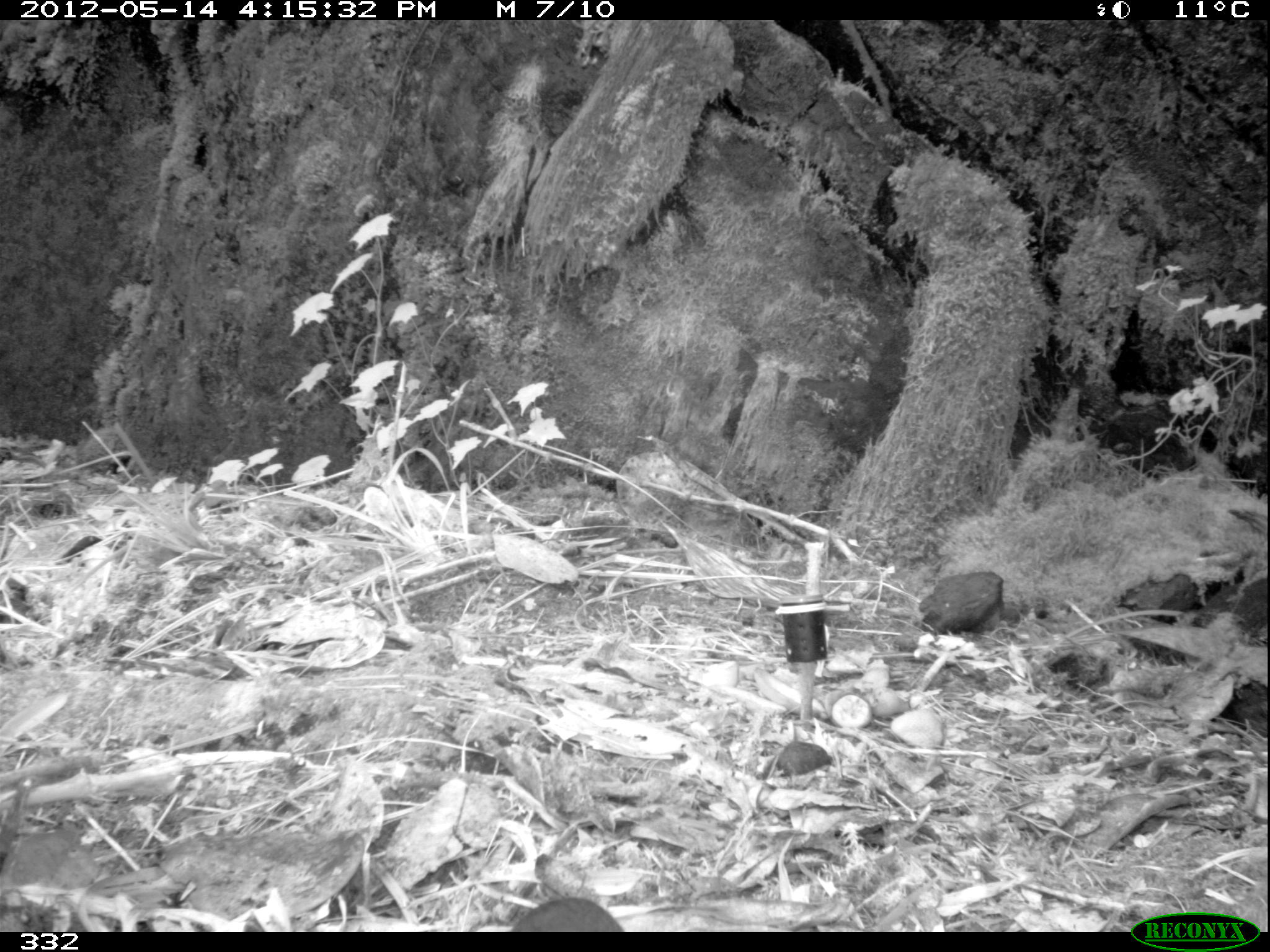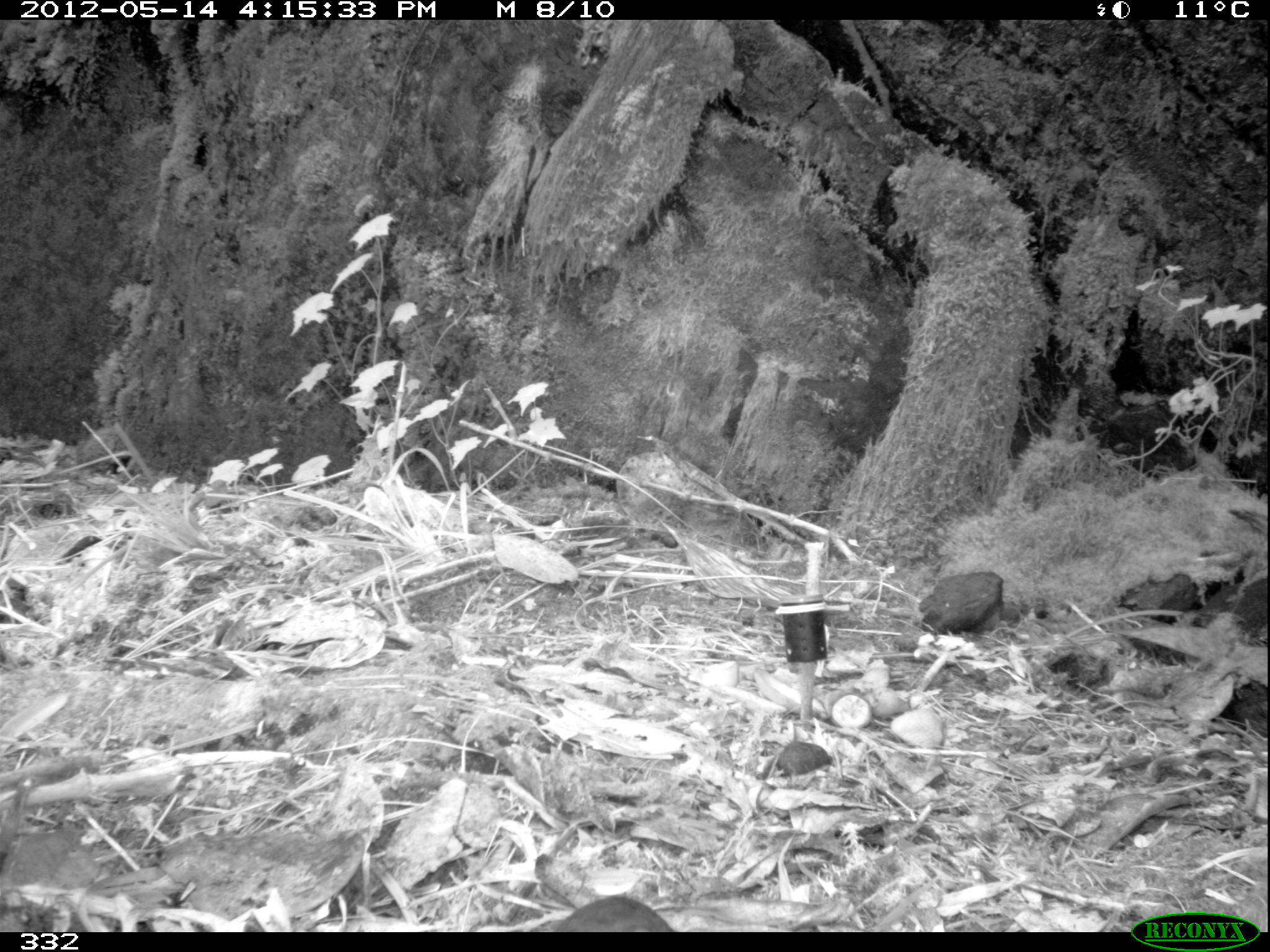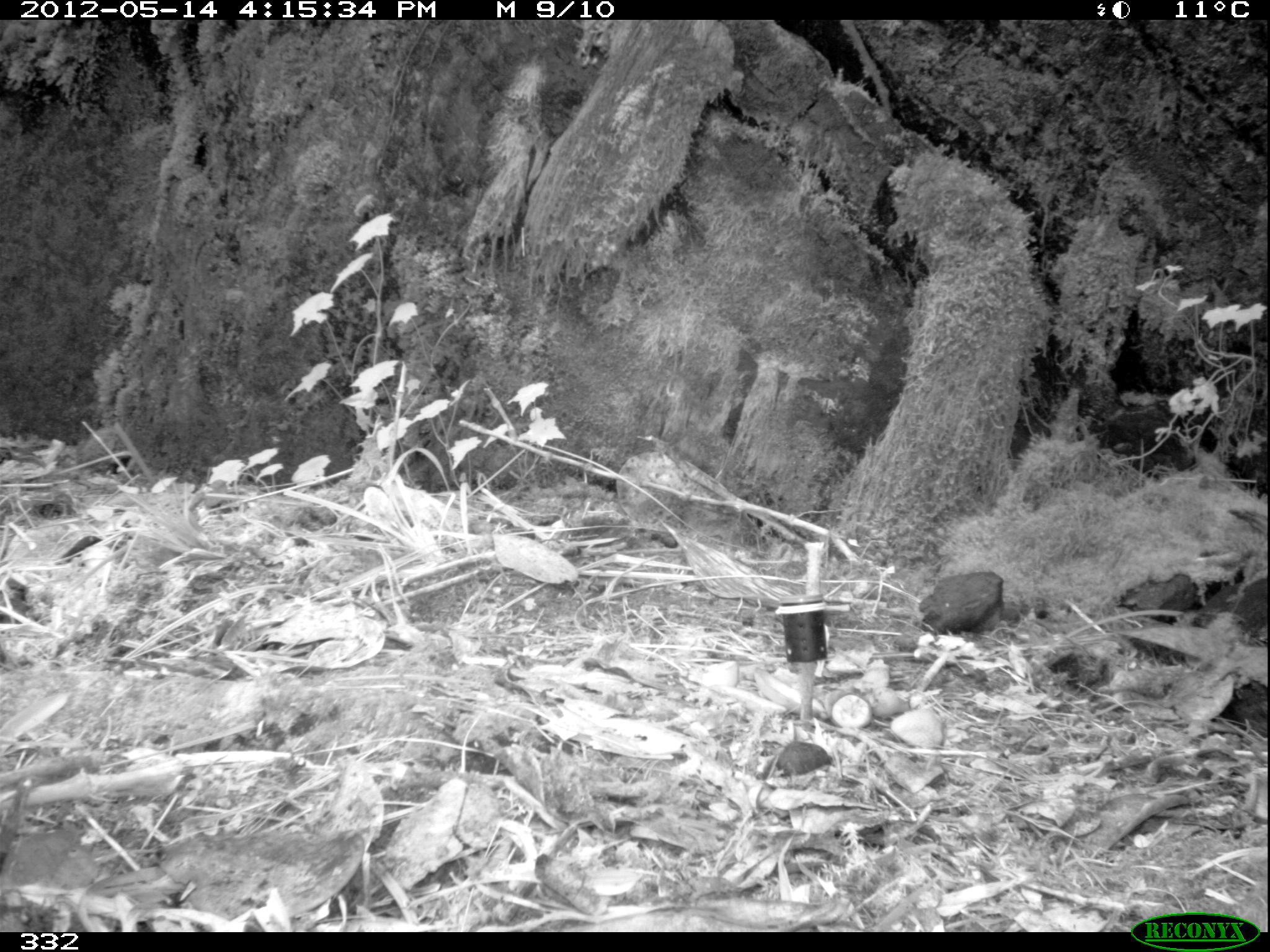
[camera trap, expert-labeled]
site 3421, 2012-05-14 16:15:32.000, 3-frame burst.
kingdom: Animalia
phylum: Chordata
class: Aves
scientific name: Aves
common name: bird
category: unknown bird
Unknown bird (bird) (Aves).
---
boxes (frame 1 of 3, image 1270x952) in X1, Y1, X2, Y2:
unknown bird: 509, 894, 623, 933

━━━━━━━━━━━━━━━━━━━━━━━━━━━━━━

• Exercise goal
Having found the line that contains "site 3421, 2012-05-14", set down that line and all the rest through the end of the records, exactly.

• Your solution
site 3421, 2012-05-14 16:15:32.000, 3-frame burst.
kingdom: Animalia
phylum: Chordata
class: Aves
scientific name: Aves
common name: bird
category: unknown bird
Unknown bird (bird) (Aves).
---
boxes (frame 1 of 3, image 1270x952) in X1, Y1, X2, Y2:
unknown bird: 509, 894, 623, 933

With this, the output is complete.